This is the first in a series of posts I'm going to be doing about my favorite new features in Photoshop CC. For the uninitiated, CC, or Creative Cloud, is the new designation that Adobe is giving their suite of applications as they move away from the "boxed" retail model of the Creative Suite to delivering their software via digital download.
Today, I'm focusing on a new feature that I, and many, many others, have been begging for for ages: editable rounded rectangles.

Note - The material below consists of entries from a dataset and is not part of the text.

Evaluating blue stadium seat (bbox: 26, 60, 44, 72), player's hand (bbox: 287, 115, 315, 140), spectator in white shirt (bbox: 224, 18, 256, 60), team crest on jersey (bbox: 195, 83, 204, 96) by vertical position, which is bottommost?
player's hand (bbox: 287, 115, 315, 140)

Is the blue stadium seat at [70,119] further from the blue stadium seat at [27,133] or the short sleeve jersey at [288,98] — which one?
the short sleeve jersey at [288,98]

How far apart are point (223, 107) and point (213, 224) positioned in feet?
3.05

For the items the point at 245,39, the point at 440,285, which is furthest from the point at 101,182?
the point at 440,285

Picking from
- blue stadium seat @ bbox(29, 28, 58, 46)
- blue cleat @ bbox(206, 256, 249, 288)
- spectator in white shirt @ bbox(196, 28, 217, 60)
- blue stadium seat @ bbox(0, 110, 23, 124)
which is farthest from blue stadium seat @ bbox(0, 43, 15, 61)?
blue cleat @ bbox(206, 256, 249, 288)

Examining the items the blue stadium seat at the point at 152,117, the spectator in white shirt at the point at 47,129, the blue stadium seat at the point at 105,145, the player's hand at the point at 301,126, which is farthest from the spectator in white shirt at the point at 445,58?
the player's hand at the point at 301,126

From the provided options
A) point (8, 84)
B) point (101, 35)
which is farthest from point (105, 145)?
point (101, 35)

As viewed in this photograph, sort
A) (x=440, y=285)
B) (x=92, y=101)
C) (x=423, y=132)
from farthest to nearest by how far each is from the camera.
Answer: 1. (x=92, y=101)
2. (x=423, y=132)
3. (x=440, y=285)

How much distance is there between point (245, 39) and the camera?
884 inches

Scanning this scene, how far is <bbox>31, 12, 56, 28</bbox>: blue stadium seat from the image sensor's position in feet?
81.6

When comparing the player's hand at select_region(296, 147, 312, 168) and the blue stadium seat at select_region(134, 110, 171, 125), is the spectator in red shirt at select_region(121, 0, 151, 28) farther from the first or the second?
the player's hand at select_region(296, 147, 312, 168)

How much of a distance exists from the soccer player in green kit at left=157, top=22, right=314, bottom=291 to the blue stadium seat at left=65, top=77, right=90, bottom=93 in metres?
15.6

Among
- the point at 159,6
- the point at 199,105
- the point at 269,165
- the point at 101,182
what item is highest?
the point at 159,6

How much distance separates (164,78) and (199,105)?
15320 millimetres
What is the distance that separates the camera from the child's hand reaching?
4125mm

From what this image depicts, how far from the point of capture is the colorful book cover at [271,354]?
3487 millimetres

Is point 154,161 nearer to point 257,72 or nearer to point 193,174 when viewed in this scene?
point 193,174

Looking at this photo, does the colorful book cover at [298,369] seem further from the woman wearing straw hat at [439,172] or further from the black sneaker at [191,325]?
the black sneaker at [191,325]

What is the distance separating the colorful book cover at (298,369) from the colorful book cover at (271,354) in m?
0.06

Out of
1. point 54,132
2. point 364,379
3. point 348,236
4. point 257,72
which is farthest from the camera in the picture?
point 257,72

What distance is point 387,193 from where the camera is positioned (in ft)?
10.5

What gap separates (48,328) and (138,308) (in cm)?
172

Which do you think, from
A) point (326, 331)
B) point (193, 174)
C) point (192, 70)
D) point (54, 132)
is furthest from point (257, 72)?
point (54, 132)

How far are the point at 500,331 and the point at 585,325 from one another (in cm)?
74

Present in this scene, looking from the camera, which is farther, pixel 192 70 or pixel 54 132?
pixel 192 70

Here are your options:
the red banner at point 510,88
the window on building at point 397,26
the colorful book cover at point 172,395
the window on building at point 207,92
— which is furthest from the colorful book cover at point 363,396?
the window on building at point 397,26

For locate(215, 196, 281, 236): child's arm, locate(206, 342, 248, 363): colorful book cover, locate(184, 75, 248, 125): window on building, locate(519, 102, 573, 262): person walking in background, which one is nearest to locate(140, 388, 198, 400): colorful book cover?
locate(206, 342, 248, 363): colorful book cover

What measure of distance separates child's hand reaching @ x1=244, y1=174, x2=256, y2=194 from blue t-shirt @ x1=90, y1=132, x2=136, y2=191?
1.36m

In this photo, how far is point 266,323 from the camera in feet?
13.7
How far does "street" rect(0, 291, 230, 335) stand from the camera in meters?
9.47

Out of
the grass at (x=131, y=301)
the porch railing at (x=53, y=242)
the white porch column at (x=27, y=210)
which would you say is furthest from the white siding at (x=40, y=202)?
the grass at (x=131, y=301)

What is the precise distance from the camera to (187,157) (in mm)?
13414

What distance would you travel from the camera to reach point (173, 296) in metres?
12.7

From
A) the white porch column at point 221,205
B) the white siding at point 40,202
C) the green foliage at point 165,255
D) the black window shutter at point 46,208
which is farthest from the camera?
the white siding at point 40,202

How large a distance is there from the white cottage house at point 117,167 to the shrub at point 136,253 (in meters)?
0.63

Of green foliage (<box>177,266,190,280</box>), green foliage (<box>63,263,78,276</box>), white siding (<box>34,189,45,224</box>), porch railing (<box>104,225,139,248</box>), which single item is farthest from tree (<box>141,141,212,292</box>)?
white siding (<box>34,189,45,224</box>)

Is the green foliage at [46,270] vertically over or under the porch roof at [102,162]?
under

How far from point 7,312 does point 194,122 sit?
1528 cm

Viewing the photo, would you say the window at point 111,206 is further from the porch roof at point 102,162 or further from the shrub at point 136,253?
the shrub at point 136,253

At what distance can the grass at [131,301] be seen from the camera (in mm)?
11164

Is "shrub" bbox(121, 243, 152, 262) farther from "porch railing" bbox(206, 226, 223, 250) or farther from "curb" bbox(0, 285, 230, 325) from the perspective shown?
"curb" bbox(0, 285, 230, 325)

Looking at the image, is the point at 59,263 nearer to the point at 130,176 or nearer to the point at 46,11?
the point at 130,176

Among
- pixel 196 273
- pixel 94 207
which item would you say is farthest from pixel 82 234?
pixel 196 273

It might sound like a small thing, but it really is a big time-saver. In previous versions of Photoshop, you'd create a rounded rectangle Shape layer and whatever settings you used when you created the shape were immediately baked in the second you released the mouse. If you had to replicate that shape elsewhere (either in CSS or maybe as a vector shape in Flash), there was no easy way to figure out what the radius of that shape was without a whole bunch of trial and error, especially if you weren't the original designer that worked on the file. Now in Photoshop CC, you can simply click on the rounded rectangle vector shape and you'll notice that the Properties panel is now populated with all the editable properties of that shape (or Live Shape, as it's labeled in the panel).

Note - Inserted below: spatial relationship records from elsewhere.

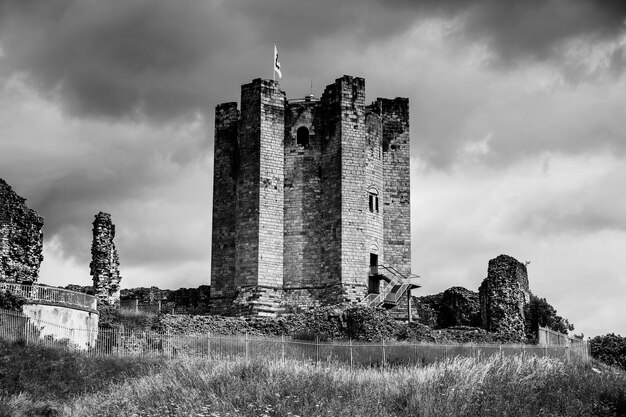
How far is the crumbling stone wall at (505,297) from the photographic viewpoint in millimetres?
47125

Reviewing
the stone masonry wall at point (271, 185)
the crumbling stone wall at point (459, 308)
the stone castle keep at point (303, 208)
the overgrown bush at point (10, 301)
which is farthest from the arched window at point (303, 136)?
the overgrown bush at point (10, 301)

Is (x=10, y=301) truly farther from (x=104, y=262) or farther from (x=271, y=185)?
(x=271, y=185)

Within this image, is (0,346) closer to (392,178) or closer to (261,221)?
(261,221)

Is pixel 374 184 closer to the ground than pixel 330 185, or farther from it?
farther from it

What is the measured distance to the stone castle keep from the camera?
48.3m

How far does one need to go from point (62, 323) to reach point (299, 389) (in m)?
13.1

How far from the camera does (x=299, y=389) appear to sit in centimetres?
2741

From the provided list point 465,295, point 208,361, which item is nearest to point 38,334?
point 208,361

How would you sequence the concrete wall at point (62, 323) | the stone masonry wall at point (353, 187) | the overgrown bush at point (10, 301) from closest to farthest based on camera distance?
the overgrown bush at point (10, 301) → the concrete wall at point (62, 323) → the stone masonry wall at point (353, 187)

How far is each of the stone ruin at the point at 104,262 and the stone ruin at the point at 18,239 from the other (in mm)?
3585

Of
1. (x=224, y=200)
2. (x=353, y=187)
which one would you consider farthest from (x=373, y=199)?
(x=224, y=200)

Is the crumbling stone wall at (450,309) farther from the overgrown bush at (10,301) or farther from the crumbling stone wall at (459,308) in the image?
the overgrown bush at (10,301)

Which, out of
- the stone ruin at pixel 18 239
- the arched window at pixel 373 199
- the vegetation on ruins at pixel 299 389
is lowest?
the vegetation on ruins at pixel 299 389

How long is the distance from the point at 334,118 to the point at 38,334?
1806cm
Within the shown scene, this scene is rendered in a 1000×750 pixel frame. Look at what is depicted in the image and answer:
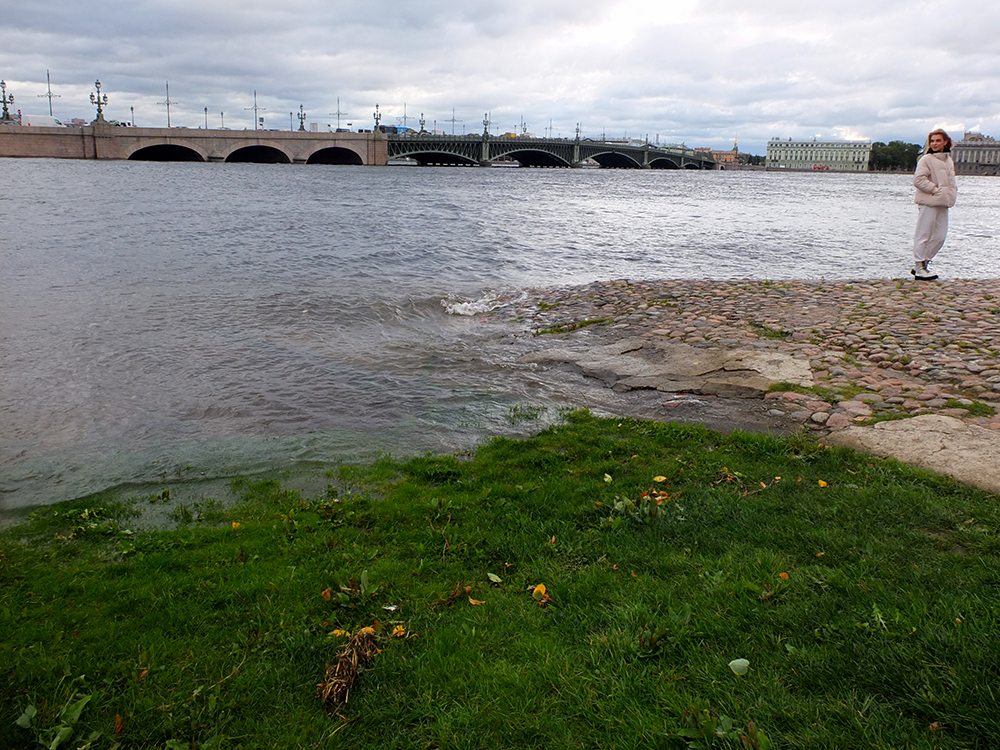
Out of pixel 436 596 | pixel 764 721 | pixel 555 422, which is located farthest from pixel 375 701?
pixel 555 422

Not only do the radii of the rounded rectangle remain editable (or live) after the fact, you can independently edit the radius of each corner, allowing you to create irregular shapes like the ones shown in the screenshot above, without having to edit the shape's vector paths using the pen tool, or by combining shapes with boolean operations, as you would have had to do in previous editions of Photoshop.
I'm thrilled with this new feature - it definitely goes a long way towards solving at least one of the issues that interface and icon designers have had with creating and resizing HiDPI (aka Retina) graphics, and is a big part of Adobe's continuing enhancement of Photoshop's vector graphics capabilities.